▶ Task statement
For the listing below, the answer is an exact retyping of the lines from the one with "多层大跨度钢桁架安装技术的研究_7" through the one with "送耳塞盒一個 3盒優惠中 免運", both included, without pictures.
*** Exercise data Section Begins ***
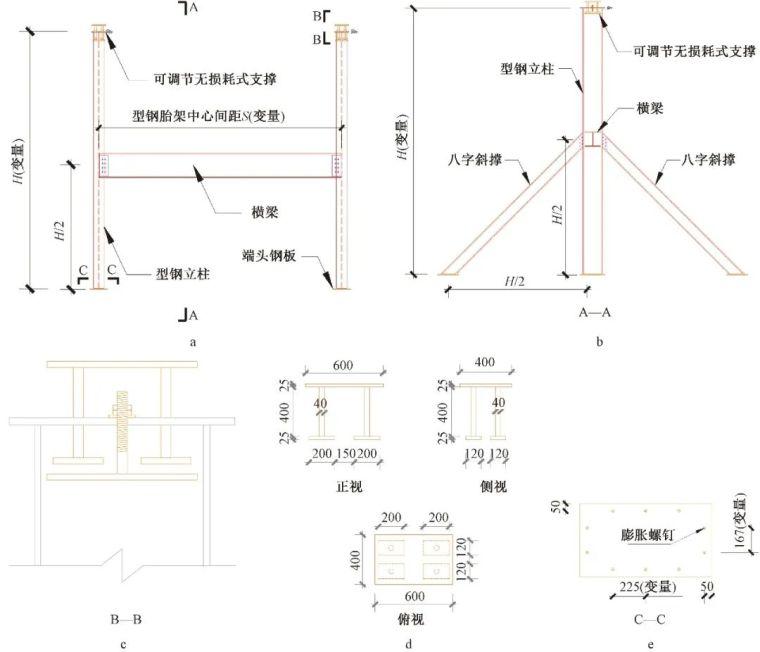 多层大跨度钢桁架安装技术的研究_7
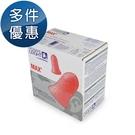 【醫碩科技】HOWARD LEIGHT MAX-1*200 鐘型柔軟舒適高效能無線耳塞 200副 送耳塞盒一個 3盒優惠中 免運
*** Exercise data Section Ends ***
*** Exercise data Section Begins ***
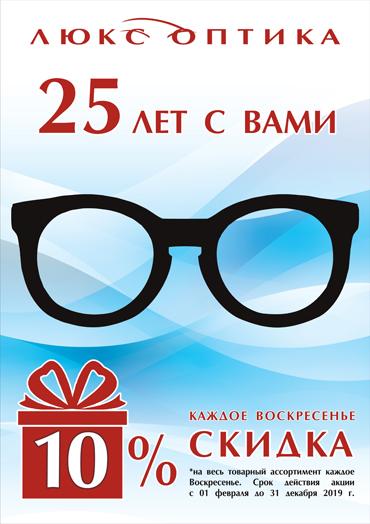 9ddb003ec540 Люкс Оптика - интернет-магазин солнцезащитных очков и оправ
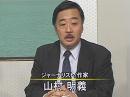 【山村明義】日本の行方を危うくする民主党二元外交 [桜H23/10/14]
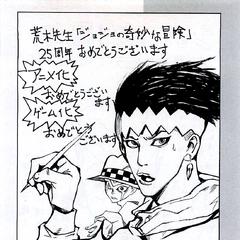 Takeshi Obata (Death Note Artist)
*** Exercise data Section Ends ***
▶ Task answer
 多层大跨度钢桁架安装技术的研究_7
 【醫碩科技】HOWARD LEIGHT MAX-1*200 鐘型柔軟舒適高效能無線耳塞 200副 送耳塞盒一個 3盒優惠中 免運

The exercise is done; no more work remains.